EXTRACT PROVIDED Start Marker
Bone marrow stromal-derived soluble factors and direct cell contact contribute to de novo drug resistance of myeloma cells by distinct mechanisms.

The tumor microenvironment plays a critical role in determining the fate of tumor cells. We have previously reported that adhesion of human myeloma and leukemia cell lines to the extracellular matrix protein, fibronectin, confers a multidrug-resistant phenotype. Mechanisms associated with this cell adhesion-mediated drug resistance are drug-type specific. In the present study, we examined the influence of bone marrow stromal cells (BMSCs) on myeloma cell response to the topoisomerase II inhibitor, mitoxantrone. Apoptosis was inhibited by more than 50% when cells were adhered to BMSCs as compared to myeloma cells maintained in suspension. To investigate the mechanisms contributing to the resistance of myeloma cells in contact with BMSCs, we examined the protective effects of BMSCs under four separate conditions: (1) direct cell contact; (2) BMSCs conditioned medium; (3) medium conditioned by coculturing myeloma cells in direct contact with BMSCs; and (4) medium conditioned by coculturing myeloma cells and BMSCs without direct physical contact. Conditioned medium from BMSCs alone was not sufficient to protect myeloma cells from drug-induced apoptosis; however, soluble factors produced during the myeloma-BMSCs interaction decreased the sensitivity of myeloma cells to mitoxantrone, suggesting a dynamic interaction between myeloma cells and BMSCs. We also found that myeloma cells in direct contact with BMSCs underwent growth arrest, whereas soluble factors produced by myeloma cells-BMSCs coincubation stimulated the proliferation of myeloma cells. These data show that both cell-cell adhesion of BMSCs with myeloma cells and soluble factors induced by this cell-cell interaction are involved in the protection of myeloma cells from mitoxantrone-induced apoptosis; however, the mechanisms contributing to the drug resistance are different.
EXTRACT PROVIDED End Marker
AIM OF THE TASK:
Answer these questions using the abstract above.
(a) To which extracellular matrix protein did earlier work report that adhesion confers a multidrug-resistant phenotype?
(b) By how much was apoptosis inhibited in myeloma cells adhered to BMSCs, compared with those kept in suspension?
(c) What happened to the growth of myeloma cells in direct contact with BMSCs?
RAW DATA Start Marker
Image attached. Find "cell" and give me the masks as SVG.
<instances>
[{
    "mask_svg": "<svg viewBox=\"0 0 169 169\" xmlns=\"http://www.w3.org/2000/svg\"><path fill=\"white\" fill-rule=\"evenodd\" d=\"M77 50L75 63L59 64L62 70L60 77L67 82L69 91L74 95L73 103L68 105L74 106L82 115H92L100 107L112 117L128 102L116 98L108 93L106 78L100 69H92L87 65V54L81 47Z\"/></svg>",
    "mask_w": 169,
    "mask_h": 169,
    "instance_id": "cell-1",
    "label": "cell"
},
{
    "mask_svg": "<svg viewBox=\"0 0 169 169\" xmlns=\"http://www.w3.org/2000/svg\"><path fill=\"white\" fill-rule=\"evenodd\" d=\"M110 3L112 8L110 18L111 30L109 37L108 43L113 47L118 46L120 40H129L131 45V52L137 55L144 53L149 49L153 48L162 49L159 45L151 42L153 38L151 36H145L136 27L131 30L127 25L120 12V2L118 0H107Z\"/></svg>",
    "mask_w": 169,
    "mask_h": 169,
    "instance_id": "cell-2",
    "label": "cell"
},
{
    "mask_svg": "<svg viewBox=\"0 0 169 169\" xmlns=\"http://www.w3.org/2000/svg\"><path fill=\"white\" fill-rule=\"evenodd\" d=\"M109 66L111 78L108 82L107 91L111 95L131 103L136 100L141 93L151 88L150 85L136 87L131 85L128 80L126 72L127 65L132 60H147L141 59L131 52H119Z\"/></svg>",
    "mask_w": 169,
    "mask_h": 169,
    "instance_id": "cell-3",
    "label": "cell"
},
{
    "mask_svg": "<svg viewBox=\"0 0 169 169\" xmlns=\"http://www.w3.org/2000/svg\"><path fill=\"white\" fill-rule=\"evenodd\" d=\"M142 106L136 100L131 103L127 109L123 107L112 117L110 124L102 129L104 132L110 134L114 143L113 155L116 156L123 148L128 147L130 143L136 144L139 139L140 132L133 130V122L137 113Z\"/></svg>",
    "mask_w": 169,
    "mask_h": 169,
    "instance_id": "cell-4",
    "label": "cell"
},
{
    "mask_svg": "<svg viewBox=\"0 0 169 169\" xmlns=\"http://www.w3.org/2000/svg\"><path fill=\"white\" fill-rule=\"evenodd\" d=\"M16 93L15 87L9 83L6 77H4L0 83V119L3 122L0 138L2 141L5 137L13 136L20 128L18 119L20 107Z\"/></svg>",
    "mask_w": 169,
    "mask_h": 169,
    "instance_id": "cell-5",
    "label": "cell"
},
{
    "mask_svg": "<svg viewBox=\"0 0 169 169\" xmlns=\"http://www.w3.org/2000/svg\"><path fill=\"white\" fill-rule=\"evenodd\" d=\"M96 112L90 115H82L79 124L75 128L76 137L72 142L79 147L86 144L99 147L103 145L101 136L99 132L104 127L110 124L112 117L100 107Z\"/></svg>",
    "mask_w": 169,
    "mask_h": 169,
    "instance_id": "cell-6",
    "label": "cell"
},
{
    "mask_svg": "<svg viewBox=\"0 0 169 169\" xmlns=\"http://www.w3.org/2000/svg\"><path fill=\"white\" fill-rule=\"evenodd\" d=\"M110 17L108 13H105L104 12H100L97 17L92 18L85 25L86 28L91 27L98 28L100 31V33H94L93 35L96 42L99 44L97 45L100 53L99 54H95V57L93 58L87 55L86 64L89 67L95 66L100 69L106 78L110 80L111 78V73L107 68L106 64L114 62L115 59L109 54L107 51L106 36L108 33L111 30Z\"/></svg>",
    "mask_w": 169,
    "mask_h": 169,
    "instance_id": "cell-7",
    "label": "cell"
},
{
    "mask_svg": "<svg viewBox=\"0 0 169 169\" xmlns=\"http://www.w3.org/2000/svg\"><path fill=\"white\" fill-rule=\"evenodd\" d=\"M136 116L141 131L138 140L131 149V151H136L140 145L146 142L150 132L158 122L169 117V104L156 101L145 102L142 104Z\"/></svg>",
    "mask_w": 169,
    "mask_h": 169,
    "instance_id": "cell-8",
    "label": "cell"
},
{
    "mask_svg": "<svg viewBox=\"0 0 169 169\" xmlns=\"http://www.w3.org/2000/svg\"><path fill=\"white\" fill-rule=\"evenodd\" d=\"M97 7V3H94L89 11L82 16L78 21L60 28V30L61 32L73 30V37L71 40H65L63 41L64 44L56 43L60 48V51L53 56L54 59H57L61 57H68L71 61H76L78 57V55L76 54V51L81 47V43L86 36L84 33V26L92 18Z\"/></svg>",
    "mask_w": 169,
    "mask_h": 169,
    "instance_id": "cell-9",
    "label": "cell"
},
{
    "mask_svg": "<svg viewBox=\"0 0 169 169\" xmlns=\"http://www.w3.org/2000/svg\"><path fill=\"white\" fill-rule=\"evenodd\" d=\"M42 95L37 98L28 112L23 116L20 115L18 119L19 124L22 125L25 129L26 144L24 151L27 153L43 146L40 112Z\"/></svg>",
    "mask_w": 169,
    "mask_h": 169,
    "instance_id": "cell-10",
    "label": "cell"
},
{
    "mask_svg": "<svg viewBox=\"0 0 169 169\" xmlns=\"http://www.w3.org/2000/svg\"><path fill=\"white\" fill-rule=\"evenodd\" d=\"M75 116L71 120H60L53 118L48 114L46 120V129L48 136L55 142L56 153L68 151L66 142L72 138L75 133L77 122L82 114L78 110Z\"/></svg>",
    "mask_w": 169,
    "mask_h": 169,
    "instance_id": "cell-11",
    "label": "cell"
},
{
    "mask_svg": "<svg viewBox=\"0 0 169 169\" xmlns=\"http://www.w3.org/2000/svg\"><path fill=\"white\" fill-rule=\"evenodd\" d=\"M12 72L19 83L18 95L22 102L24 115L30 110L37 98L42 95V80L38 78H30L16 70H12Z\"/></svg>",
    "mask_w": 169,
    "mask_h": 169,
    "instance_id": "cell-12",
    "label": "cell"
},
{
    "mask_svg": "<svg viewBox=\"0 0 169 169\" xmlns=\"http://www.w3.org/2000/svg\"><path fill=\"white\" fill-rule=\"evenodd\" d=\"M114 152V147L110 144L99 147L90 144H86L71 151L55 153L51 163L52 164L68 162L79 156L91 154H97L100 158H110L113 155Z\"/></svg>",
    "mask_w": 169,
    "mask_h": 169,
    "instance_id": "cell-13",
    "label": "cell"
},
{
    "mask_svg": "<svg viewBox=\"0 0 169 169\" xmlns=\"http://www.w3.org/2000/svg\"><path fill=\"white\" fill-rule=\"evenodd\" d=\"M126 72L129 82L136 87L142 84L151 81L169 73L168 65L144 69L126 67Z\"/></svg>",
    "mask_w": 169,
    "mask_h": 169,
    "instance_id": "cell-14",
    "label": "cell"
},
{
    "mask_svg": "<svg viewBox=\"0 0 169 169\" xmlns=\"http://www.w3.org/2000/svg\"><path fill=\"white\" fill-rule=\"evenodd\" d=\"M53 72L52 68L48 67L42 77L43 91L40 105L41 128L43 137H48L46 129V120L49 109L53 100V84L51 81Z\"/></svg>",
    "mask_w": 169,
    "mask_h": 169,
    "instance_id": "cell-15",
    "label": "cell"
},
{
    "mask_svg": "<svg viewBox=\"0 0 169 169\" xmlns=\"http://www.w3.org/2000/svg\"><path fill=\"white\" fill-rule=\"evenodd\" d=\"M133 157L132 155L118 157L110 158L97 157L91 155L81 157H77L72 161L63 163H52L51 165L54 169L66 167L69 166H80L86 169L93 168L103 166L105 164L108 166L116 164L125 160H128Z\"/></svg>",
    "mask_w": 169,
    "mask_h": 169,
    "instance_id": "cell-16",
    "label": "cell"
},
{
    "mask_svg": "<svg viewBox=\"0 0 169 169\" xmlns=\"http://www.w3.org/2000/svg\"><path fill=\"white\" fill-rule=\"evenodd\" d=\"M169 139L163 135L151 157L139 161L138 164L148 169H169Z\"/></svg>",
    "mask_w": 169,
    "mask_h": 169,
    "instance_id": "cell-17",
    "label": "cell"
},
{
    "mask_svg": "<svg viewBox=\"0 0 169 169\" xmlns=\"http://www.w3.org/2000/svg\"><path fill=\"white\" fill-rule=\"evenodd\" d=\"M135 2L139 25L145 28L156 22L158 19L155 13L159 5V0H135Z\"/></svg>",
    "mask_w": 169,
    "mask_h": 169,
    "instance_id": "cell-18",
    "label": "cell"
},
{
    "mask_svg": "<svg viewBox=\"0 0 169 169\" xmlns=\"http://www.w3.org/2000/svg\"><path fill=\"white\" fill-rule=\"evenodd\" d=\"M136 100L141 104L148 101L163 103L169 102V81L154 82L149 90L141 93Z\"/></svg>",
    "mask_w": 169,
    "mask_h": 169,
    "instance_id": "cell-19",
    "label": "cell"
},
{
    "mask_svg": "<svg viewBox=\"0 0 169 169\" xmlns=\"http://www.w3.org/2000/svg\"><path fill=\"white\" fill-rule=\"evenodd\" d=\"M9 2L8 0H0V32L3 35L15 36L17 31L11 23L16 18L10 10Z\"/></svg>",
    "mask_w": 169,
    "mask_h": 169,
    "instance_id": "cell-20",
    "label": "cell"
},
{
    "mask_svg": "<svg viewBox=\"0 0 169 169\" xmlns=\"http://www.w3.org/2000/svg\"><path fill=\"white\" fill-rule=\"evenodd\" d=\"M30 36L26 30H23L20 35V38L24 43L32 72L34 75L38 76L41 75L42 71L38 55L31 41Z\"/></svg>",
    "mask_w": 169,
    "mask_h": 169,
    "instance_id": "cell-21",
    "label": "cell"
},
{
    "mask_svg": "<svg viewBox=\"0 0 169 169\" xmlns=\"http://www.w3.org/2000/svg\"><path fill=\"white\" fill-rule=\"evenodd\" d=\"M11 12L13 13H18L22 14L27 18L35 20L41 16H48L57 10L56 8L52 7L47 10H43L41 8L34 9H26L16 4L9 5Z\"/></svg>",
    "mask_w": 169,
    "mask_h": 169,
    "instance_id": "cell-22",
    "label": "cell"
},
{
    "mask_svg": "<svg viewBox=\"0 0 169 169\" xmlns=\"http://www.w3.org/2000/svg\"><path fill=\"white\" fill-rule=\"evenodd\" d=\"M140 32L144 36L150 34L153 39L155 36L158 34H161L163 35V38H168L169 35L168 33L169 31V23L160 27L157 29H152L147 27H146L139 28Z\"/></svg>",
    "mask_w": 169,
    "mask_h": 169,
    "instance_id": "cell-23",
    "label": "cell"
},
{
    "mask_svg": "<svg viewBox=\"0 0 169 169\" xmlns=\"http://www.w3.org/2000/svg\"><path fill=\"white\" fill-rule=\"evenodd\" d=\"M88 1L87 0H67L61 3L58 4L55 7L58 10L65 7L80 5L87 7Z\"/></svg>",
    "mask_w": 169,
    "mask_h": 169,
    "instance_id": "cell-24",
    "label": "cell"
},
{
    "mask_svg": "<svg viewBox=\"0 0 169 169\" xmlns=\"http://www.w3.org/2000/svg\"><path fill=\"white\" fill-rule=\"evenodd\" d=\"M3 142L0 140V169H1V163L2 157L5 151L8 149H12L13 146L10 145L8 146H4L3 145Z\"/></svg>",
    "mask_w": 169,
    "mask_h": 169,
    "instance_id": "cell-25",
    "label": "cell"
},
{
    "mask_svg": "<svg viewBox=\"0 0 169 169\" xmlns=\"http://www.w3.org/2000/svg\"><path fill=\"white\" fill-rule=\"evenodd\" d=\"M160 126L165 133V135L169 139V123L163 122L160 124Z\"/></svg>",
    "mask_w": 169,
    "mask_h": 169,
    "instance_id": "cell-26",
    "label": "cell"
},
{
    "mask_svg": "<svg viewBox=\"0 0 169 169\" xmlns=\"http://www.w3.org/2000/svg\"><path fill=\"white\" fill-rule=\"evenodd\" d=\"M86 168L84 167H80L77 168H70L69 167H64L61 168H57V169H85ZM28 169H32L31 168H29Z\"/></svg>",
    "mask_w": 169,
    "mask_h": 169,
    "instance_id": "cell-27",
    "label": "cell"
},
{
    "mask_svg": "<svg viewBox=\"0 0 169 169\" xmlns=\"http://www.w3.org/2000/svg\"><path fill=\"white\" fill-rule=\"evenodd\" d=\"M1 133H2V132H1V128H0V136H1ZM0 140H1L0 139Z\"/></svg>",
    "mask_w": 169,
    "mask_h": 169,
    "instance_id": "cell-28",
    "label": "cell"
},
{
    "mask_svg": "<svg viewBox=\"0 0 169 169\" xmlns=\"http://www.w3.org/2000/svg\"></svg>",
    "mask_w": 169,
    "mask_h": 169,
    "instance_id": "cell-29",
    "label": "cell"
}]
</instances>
RAW DATA End Marker
TASK RESPONSE:
(a) Fibronectin.
(b) By more than 50%.
(c) They underwent growth arrest.